This issue tracker has been migrated to GitHub, and is currently read-only.
For more information, see the GitHub FAQs in the Python's Developer Guide.

classification
Title: Python breaks OS' append guarantee on file writes
Type: behavior Stage: resolved
Components: None Versions: Python 2.7
process
Status: closed Resolution: not a bug
Dependencies: Superseder:
Assigned To: Nosy List: bsdphk, jcea, neologix, pitrou, r.david.murray, schmir
Priority: normal Keywords:

Created on 2012-08-18 20:19 by bsdphk, last changed 2022-04-11 14:57 by admin. This issue is now closed.

Messages (10)
msg168528 - (view) Author: Poul-Henning Kamp (bsdphk) Date: 2012-08-18 20:19
When a file is opened in append mode, the operating system guarantees that all write(2) system calls atomically appended their payload to the file.

At least on FreeBSD, Python breaks this guarantee, by chopping up large writes into multiple write(2) syscalls to the OS.

Try running this program using ktrace/truss/strace or a similar system-call tracing facility:

   fo = open("/tmp/_bogus", "ab", 0)
   fo.write(bytearray(1024*1024))
   fo.close()

Instead of one single megabyte write, I see 1024 kilobyte writes.

(BTW: Why only one kilobyte ? That is an incredible pessimisation these days...)

I leave it to the python community to decide if this should be fixed, or merely pointed out in documentation (os.write() is a workaround)
msg168529 - (view) Author: Antoine Pitrou (pitrou) * (Python committer) Date: 2012-08-18 20:22
> When a file is opened in append mode, the operating system guarantees
> that all write(2) system calls atomically appended their payload to the 
> file.

Does it? I don't see such strong guarantees in http://pubs.opengroup.org/onlinepubs/9699919799/functions/write.html

In any case, Python 2 uses fwrite() not write(), so it may be the explanation. Do you observe the same behaviour when using io.open() instead of open()?

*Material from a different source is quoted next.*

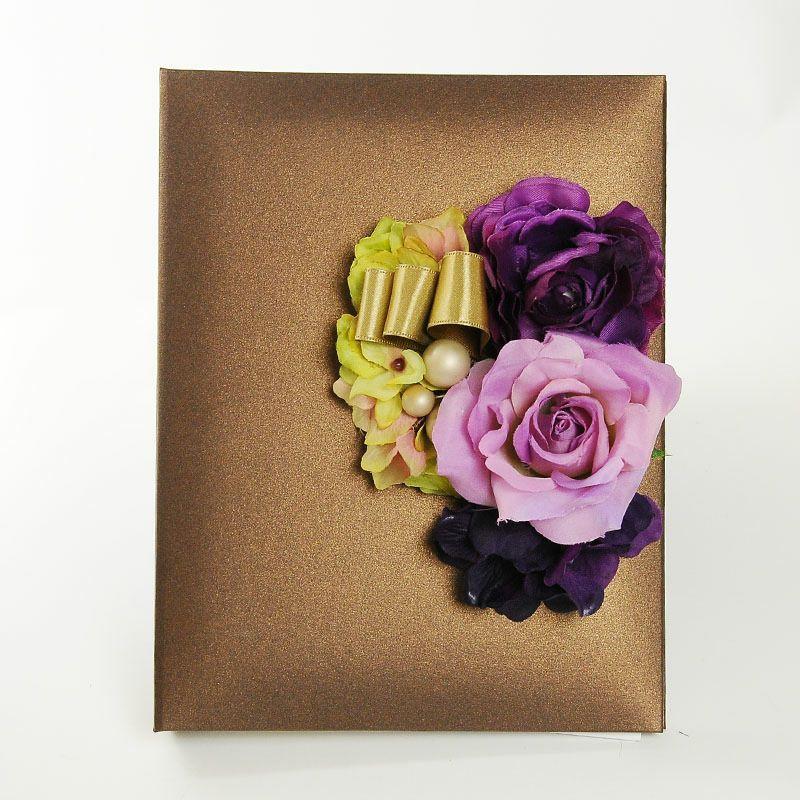 ブラウンのカバーにアーティフィシャルフラワーをアレンジした花嫁の手紙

(io.open() is the Python 3 IO stack backported to Python 2)
msg168530 - (view) Author: Poul-Henning Kamp (bsdphk) Date: 2012-08-18 20:24
Yes, it does:

If the O_APPEND flag of the file status flags is set, the file offset shall be set to the end of the file prior to each write and no intervening file modification operation shall occur between changing the file offset and the write operation.
msg168531 - (view) Author: Antoine Pitrou (pitrou) * (Python committer) Date: 2012-08-18 20:25
Ah, sorry. I was stupidly looking for "atomic" and only found the pipe-specific remarks.
(the other points remain, though :-))
msg168532 - (view) Author: Poul-Henning Kamp (bsdphk) Date: 2012-08-18 20:30
I have not tried io.open(), nor would I suspect most users would realize that they needed to do so, in order to get the canonical behaviour from an operation called "write" on a file opened in "append" mode.

IMO: If pythons file.write() does not give the guarantee POLA would indicate, it's either a bug or a doc-issue, no matter how many workarounds might exist.

But I have neither a clue to the aspirational goals of python, nor to what it might take to fix this, so it's entirely your call.
msg168533 - (view) Author: Antoine Pitrou (pitrou) * (Python committer) Date: 2012-08-18 20:36
> I have not tried io.open(), nor would I suspect most users would
> realize that they needed to do so, in order to get the canonical
> behaviour from an operation called "write" on a file opened in
> "append" mode.

The reason I'm asking is that open() is the same as io.open() in Python
3.x, which is currently the main development line. That said, I can find
the results myself.

Python 2 is in bugfix mode, so it's impossible to rewrite the I/O
routines to use unbuffered I/O instead of C buffered I/O.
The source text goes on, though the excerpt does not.